Problem a: Please copy the entries word for word, from the line containing "In the present" through the final entry, including both.

Vivisection No. 1 -- The Stripe/Bridge deal, dissected

What $1.1 Billion Actually Bought Stripe

The crazy multiple makes it easy to miss what actually happened. Stripe stopped being a payment processor and started becoming an account platform.

When Stripe paid $1.1 billion for Bridge in October 2024, the consensus was that they overpaid. Bridge had somewhere between $5 and $15 million in annual revenue. The multiple was 70x to 220x, depending on whose number you trust. Sherwood News called it "a steep price." Crypto Twitter called it insane.

I run a company that does what Bridge does, but on the other side of the stack. We have onboarded 10 million users across 150 countries into crypto. I have watched every major PSP, neobank, and fintech evaluate stablecoin infrastructure over the past two years. The crazy multiple makes it easy to miss what actually happened.

Stripe stopped being a payment processor and started becoming an account platform.

If you run a payment company, you should be worried. Let me explain.

Stripe's real problem has nothing to do with crypto

Stripe processes $1.9 trillion a year. They sit on the world's largest online merchant network. But they have a problem that gets worse every quarter: they don't own the buyer.

Dataset extract:

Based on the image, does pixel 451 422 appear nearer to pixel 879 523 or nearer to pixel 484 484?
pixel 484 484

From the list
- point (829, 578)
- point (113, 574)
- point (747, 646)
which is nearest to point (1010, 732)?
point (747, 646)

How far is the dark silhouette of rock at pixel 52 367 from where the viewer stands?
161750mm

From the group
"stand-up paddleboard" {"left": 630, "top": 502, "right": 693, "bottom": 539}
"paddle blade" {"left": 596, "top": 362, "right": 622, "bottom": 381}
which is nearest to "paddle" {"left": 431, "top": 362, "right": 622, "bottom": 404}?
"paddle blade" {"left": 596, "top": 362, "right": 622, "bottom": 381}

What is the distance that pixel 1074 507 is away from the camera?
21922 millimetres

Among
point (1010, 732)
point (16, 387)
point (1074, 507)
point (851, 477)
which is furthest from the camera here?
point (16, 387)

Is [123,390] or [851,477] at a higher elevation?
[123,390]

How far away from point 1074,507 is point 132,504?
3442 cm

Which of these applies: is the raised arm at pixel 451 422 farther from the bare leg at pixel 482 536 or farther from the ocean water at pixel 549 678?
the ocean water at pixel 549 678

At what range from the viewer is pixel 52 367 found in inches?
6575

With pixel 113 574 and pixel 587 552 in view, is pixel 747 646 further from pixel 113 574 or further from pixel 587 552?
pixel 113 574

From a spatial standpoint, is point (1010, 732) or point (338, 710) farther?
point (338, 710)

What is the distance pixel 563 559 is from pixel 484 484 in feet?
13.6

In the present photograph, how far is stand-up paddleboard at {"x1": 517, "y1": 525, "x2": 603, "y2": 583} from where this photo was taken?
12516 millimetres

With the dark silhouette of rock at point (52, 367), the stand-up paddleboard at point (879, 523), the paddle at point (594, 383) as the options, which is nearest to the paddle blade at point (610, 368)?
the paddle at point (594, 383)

Problem b: Write what comes next in the piece on Stripe's purchase of Bridge, picking up after its last sentence.

Exercise response a:
In the present photograph, how far is stand-up paddleboard at {"x1": 517, "y1": 525, "x2": 603, "y2": 583} from where this photo was taken?
12516 millimetres

With the dark silhouette of rock at point (52, 367), the stand-up paddleboard at point (879, 523), the paddle at point (594, 383) as the options, which is nearest to the paddle blade at point (610, 368)?
the paddle at point (594, 383)

Exercise response b:
When someone pays on a Stripe-powered checkout, Stripe sees the transaction. Visa and the issuing bank see the cardholder. Stripe is in the middle, but it does not own the relationship with the person spending money. That makes Stripe a commodity. Any processor can undercut them on price.

Stripe has been fighting this for three years. Not with crypto. With everything.

Stripe Link is the most visible effort. It is a buyer identity layer that now has 200 million users across more than a million merchants. It is the third most popular payment method on the Stripe network. Stripe pays $5 to $10 cashback out of its own pocket to get people to enroll their bank accounts. Not out of merchant pockets. Stripe's. Because a logged-in Link user converts 14% better, and every enrolled user makes it harder for the merchant to switch processors. As Marvin Vista wrote: "If Link succeeds, it becomes the internet's default commerce identity layer."

Then in February 2026, Bloomberg reported that Stripe is considering acquiring all or parts of PayPal. Semafor pushed back two days later. But whether or not a deal happens, the intent is clear. PayPal has 439 million active accounts. Stripe at $159 billion could buy PayPal at its current ~$43 billion market cap for less than 27% of its own valuation. Bernstein valued the pieces at $30 to $40 billion. You do not explore buying a company with 439 million consumer accounts unless you are desperate to own the user.

In June 2025, Stripe acquired Privy, a wallet infrastructure company with 75 million accounts. In December 2025, they acqui-hired the Valora team, a consumer crypto payments app from Celo.

Transactions are a race to the bottom. Accounts are the moat. Stripe got there. And then they found the one part of payments where the law hands you the account whether you asked for it or not.

Why stablecoins hand you the user

This part is easy to miss.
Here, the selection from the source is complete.